WHAT THE TASK REQUIRES:
Could you please return each line of the data that has the word "before"?

INPUT DATA:
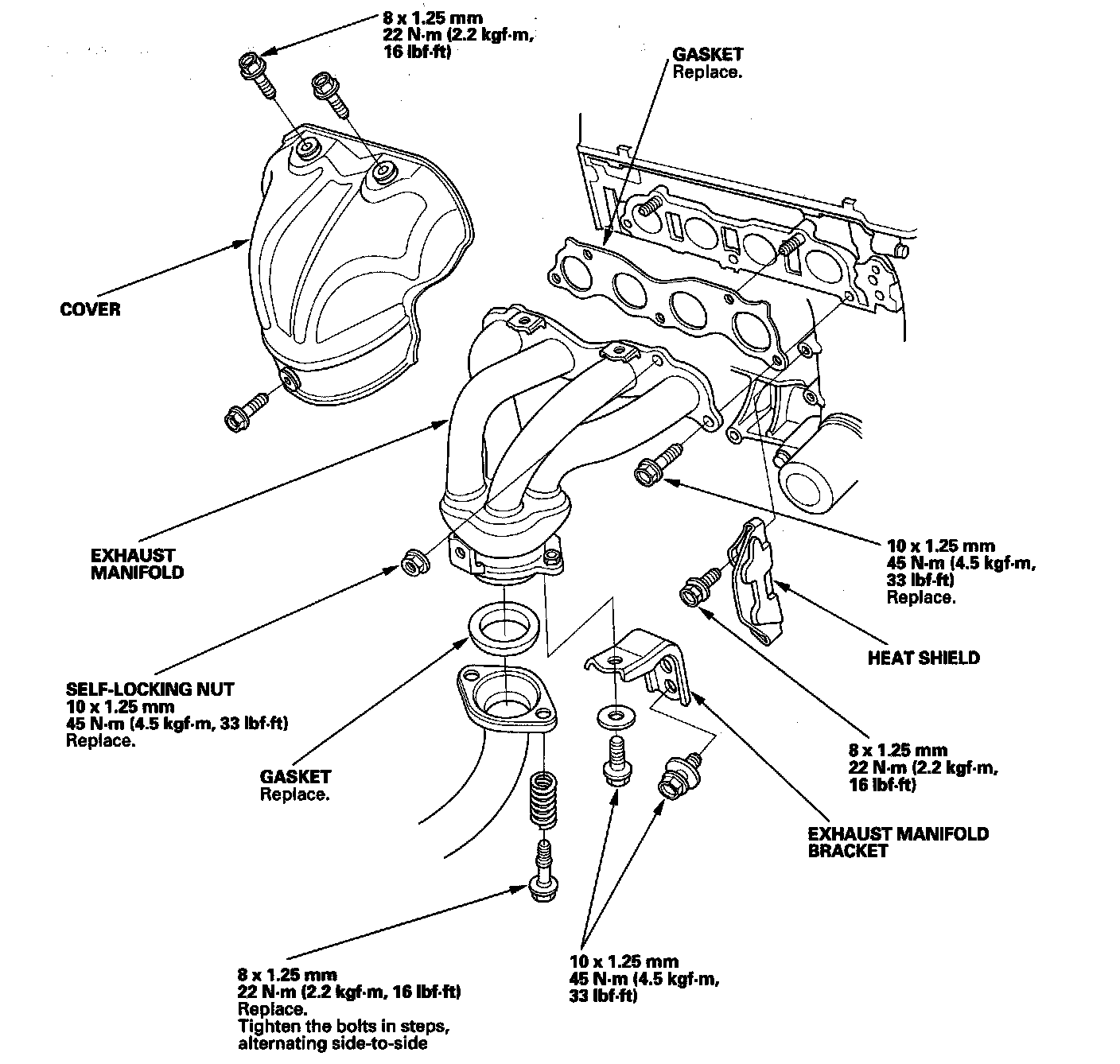 8 x 1.25 mm
22 N·m (2.2 kgf·m, 16 lbf·ft)

GASKET
Replace.

COVER

EXHAUST MANIFOLD

10 x 1.25 mm
45 N·m (4.5 kgf·m, 33 lbf·ft)
Replace.

HEAT SHIELD

SELF-LOCKING NUT
10 x 1.25 mm
45 N·m (4.5 kgf·m, 33 lbf·ft)
Replace.

GASKET
Replace.

8 x 1.25 mm
22 N·m (2.2 kgf·m, 16 lbf·ft)

EXHAUST MANIFOLD BRACKET

8 x 1.25 mm
22 N·m (2.2 kgf·m, 16 lbf·ft)
Replace.
Tighten the bolts in steps, alternating side-to-side

10 x 1.25 mm
45 N·m (4.5 kgf·m, 33 lbf·ft)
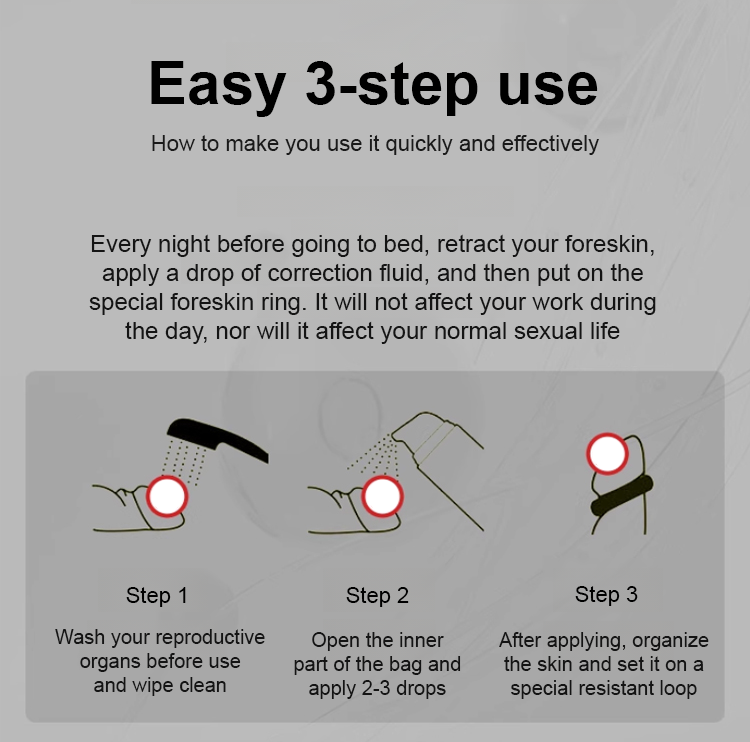 Easy 3-step use

How to make you use it quickly and effectively

Every night before going to bed, retract your foreskin, apply a drop of correction fluid, and then put on the special foreskin ring. It will not affect your work during the day, nor will it affect your normal sexual life

Step 1

Wash your reproductive organs before use and wipe clean

Step 2

Open the inner part of the bag and apply 2-3 drops

Step 3

After applying, organize the skin and set it on a special resistant loop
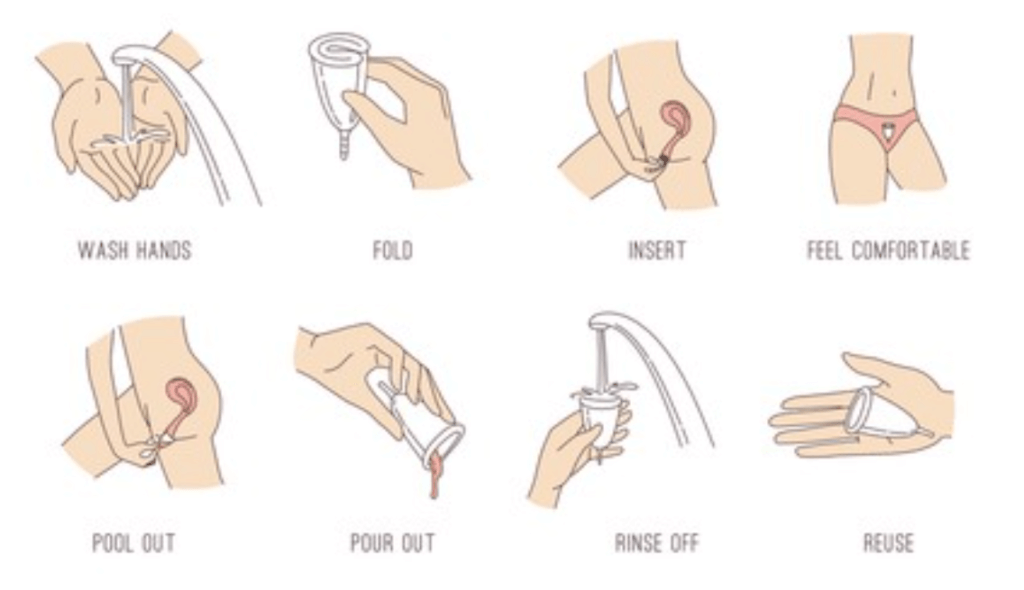 WASH HANDS

FOLD

INSERT

FEEL COMFORTABLE

POOL OUT

POUR OUT

RINSE OFF

REUSE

OUTPUT OF THE TASK:
Every night before going to bed, retract your foreskin, apply a drop of correction fluid, and then put on the special foreskin ring. It will not affect your work during the day, nor will it affect your normal sexual life
Wash your reproductive organs before use and wipe clean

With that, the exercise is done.